TitleUsing computer vision to generate customized spatial audio
Publication TypeConference Papers
Year of Publication2003
AuthorsMohan A, Duraiswami R, Zotkin DN, DeMenthon D, Davis LS
Conference NameMultimedia and Expo, IEEE International Conference on
Date Published2003///
PublisherIEEE Computer Society
Conference LocationLos Alamitos, CA, USA
ISBN Number0-7803-7965-9

Creating high quality virtual spatial audio over headphones requires real-time head tracking, personalized head-related transfer functions (HRTFs) and customized room response models. While there are expensive solutions to address these issues based on costly head trackers, measured personalized HRTFs and room responses, these are not suitable for widespread or easy deployment and use. We report on the development of a system that uses computer vision to produce customizable models for both the HRTF and the room response, and to achieve head-tracking. The system uses relatively inexpensive cameras and widely available personal computers. Computer-vision based anthropometric measurements of the head, torso, and the external ears are used for HRTF customization.
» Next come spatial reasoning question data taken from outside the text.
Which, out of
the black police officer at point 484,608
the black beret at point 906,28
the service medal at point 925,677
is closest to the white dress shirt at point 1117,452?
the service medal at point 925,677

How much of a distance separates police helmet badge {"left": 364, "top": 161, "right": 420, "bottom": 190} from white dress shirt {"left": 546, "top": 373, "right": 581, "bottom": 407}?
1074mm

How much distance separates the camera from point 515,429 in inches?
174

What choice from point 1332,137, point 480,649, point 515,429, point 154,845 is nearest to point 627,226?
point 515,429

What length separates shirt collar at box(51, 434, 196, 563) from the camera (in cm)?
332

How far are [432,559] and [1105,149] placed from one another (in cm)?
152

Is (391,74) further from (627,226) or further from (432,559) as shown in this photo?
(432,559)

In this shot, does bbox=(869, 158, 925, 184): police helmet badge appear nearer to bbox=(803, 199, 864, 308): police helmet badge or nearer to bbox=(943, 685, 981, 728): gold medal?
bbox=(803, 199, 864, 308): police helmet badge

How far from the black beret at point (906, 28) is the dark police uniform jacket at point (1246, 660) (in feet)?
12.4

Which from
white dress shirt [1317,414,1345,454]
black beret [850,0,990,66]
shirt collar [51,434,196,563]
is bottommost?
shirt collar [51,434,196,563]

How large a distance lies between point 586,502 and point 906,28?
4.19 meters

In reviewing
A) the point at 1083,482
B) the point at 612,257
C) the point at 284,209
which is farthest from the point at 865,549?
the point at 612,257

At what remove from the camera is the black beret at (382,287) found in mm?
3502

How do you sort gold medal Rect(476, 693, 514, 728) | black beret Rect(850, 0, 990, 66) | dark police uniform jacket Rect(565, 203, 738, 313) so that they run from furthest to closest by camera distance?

For low-frequency HRTF customization we employ a simple head-and-torso model developed recently [V. R. Algazi et al., 2002]. For high frequency customization we employ measured pinna characteristics as an index into a database of HRTFs [D. N. Zotkin et al., 2002]. For head tracking we employ an online implementation of the POSIT algorithm [D. DeMenthon and L. Davis, 1995] along with active markers to compute head pose in real-time. The system provides an enhanced virtual listening experience at low cost.